The Competition Commission has unconditionally approved a proposed merger whereby international explosives distributor Enaex intends to acquire JSE-listed petrochemicals company Sasol’s Explosives business.
Enaex commercialises, distributes and manufactures explosives and blasting agents. It provides logistics and technical advice in each of the processes to customers globally.
The Sasol Explosives business is a producer and supplier of explosives and initiation systems operating across sub-Saharan Africa. The business markets and distributes commercial explosives, a range of specialised blasting accessories, a diverse range of bulk explosives used in underground mines, opencast mines and quarries, as well as supplying value-added services to Southern Africa's leading mining companies.

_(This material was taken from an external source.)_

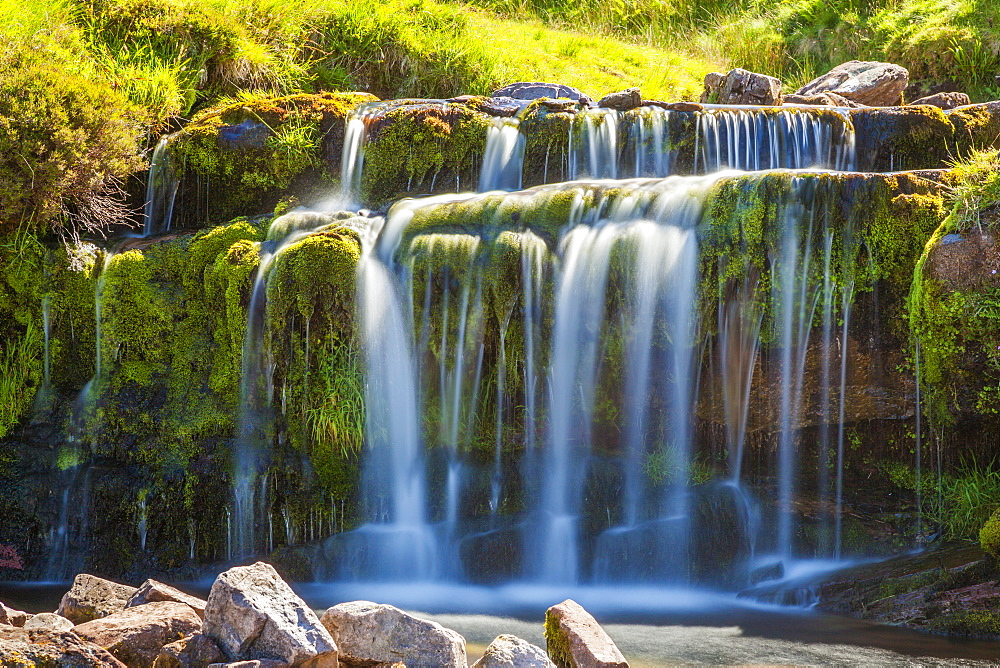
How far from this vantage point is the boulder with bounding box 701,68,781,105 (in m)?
11.0

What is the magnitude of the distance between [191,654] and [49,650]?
57 centimetres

The commission found that the proposed transaction was unlikely to result in a substantial prevention or lessening of competition in any relevant markets. The commission also found that the proposed transaction did not raise any public interest concerns.

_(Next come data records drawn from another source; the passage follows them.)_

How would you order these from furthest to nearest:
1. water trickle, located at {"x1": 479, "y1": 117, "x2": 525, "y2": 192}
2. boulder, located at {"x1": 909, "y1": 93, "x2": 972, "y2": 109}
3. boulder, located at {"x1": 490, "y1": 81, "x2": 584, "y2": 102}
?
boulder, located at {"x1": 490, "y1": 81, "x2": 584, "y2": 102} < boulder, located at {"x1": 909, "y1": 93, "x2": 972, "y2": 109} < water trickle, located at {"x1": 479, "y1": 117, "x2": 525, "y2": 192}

Sasol and Enaex previously announced that they would form a new company and Sasol would transfer its explosives business to the new company. Enaex, as a majority shareholder, would take over management and operational control of the new company.
Sasol in July last year selected Enaex as its preferred partner for the establishment of a joint venture.
This followed after Sasol, through a detailed asset review in 2017, identified its explosives business as having growth potential that could be unlocked through collaboration opportunities, including the possibility of partnering with an explosives brand.